Friday, July 4, 2014

It's the Most Wonderful Time of the Year

Of all the countless things your narrator looks forward to throughout any growing season, there's one moment in particular that stands out among the rest.  For a brief week or two in the latter half of June, a handful of special wet meadows in our state come alive with my favorite and most anticipated of wildflowers in the federally threatened eastern prairie fringed orchid (Platanthera leucophaea).

Handful of prairie fringed orchids in perfect flower in their open wet meadow habitat

I've taken the time to publish a post commemorating their culmination of beauty each of the last few years and see no reason to give up on the tradition anytime soon.  You can view the previous posts and dig deeper into this great rarity's past by clicking the links HERE and HERE for more information.  There's just something about this magnificent species that I struggle to put into words but the least I can do is try, right?

Eastern Prairie Fringed Orchid

Only being 15 minutes or so away from my childhood home in west-central Ohio, the site and plants featured in this post and the ones previous are a quick and easy visit and allow for plenty of opportunities to soak in their detail and extraordinary charm.  An evening visit is the best of all as the late-June sun sits low in the sky and its last vestiges of sunlight seem to make the orchids glow in the twilight.  The allure of their off-white, creamish flowers is accented by a soft but sugared aroma that is nocturnally emitted and used to attract the plant's nighttime hawk moth pollinators.

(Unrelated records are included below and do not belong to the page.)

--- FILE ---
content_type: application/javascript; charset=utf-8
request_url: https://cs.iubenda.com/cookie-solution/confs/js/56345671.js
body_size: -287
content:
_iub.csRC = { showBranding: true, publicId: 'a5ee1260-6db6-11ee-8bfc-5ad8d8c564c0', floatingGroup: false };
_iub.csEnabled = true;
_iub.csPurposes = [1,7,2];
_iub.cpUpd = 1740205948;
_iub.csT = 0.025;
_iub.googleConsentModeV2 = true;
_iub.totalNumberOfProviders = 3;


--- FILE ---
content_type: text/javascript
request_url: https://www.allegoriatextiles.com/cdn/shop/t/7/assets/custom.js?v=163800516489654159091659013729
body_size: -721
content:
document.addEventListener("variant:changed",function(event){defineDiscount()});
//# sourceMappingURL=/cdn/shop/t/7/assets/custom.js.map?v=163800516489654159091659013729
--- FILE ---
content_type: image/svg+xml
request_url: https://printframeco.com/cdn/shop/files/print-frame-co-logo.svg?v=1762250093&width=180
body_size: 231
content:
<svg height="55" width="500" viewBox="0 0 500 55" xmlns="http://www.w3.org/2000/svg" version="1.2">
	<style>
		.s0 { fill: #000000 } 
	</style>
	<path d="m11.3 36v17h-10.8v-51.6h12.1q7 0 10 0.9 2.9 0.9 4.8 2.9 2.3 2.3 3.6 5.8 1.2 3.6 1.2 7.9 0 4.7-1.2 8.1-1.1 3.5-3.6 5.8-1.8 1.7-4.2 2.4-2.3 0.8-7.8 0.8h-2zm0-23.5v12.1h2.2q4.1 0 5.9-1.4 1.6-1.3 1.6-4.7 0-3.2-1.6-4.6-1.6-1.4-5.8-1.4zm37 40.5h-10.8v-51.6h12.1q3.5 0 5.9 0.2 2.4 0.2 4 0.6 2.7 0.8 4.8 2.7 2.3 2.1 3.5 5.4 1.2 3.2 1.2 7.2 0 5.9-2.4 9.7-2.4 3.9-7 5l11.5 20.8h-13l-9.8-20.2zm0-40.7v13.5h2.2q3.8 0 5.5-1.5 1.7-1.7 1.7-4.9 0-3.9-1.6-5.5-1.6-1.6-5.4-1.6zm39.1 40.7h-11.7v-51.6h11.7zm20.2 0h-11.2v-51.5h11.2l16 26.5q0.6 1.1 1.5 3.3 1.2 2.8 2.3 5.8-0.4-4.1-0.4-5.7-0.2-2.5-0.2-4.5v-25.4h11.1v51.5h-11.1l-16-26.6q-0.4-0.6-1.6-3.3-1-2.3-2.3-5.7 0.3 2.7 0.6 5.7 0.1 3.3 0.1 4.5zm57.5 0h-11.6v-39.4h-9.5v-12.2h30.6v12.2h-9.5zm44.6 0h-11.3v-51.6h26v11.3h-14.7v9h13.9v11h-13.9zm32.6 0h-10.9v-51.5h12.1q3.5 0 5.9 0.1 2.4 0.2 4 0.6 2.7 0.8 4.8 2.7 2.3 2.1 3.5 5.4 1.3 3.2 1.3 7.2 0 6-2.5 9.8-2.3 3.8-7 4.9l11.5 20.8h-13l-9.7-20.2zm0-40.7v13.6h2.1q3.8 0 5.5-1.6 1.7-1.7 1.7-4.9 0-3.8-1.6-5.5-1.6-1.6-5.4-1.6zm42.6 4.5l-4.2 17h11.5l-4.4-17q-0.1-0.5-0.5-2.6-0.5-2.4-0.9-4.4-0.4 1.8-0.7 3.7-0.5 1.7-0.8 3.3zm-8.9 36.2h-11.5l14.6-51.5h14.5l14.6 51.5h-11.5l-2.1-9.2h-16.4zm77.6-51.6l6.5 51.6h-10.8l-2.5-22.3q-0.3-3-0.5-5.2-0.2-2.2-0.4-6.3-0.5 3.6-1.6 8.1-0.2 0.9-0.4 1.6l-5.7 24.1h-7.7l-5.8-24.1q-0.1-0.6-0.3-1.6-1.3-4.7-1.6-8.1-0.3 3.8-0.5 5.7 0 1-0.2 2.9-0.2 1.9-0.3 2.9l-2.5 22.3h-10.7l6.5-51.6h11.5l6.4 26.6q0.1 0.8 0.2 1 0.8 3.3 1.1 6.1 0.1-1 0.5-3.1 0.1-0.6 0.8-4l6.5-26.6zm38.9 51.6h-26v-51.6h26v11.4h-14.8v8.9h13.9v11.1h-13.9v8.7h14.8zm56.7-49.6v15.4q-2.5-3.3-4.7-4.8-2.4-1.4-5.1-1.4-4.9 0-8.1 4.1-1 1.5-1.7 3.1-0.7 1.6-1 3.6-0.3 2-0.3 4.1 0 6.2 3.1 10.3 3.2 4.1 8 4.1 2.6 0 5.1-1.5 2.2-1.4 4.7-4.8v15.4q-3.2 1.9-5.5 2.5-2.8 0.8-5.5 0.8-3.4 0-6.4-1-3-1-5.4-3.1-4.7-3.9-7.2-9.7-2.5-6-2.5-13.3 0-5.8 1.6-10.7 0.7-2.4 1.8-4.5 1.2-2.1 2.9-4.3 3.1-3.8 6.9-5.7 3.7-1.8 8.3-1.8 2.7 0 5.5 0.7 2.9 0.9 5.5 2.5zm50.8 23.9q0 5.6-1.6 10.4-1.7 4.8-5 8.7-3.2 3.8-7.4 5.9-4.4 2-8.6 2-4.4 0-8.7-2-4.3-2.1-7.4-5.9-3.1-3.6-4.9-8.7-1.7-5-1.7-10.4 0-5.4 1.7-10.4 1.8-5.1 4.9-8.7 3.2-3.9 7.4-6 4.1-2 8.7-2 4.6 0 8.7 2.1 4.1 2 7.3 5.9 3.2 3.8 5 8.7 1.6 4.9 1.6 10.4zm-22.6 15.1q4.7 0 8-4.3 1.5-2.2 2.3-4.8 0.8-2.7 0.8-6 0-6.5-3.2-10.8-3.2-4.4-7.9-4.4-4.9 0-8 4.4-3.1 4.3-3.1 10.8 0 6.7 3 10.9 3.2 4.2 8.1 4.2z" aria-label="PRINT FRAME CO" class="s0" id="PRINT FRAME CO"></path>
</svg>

Portrait of the rare prairie fringed orchid

The eastern prairie fringed orchid was once much more common across its Great Lakes and Midwest distribution with accounts from the early pioneers and settlers speaking of wet prairie and meadows ensconced with dense blazes of tall spikes of white flowers come late June into July.  Since then, habitat loss and degradation from both agricultural pressure and the forces of natural succession has pushed this species to the brink of extinction with nearly all of its former grandeur long lost to the plow or tile.  Its affinity for deep, rich, and moist soil was undoubtedly its own undoing as farmers replaced these marvelous orchids with their corn, soybeans, and wheat.

Impressive specimen of prairie fringed orchid

If I was ever asked to pick and elaborate on my favorite moment and view of my home state it would be an incredibly difficult and painful process to narrow down but I would most likely ultimately settle on the prairie fringed orchid in perfect full bloom out across a wide expanse of grasses, sedges, and rushes.  I don't expect everyone to appreciate let alone understand my passion for this plant or why its beauty intoxicates me the way it does; heck, I don't even know why exactly it strikes such a chord with me but it does and I am eternally thankful for that.  With as busy and hectic as life often is, it's important that we all seek out small opportunities of peace and happiness where we can feel whole and as one with everything else.  They may be fleeting and few and far between but even the smallest of things can have the biggest of impacts in our lives and for your narrator, any time out in the field with these wonders is time well spent.

A friend of mine recently mentioned that the great orchid mind that was Fred Case used to say that the blooming of the prairie fringed orchid was a bittersweet moment each year where the culmination of another growing season has come and gone and ushered in the waning sunlight and slow but steady return of fall and winter.  Wise words worth taking to heart if you ask me.

1 comment:

  1. I have yet to see it in bloom, although I've seen in post-bloom in ND.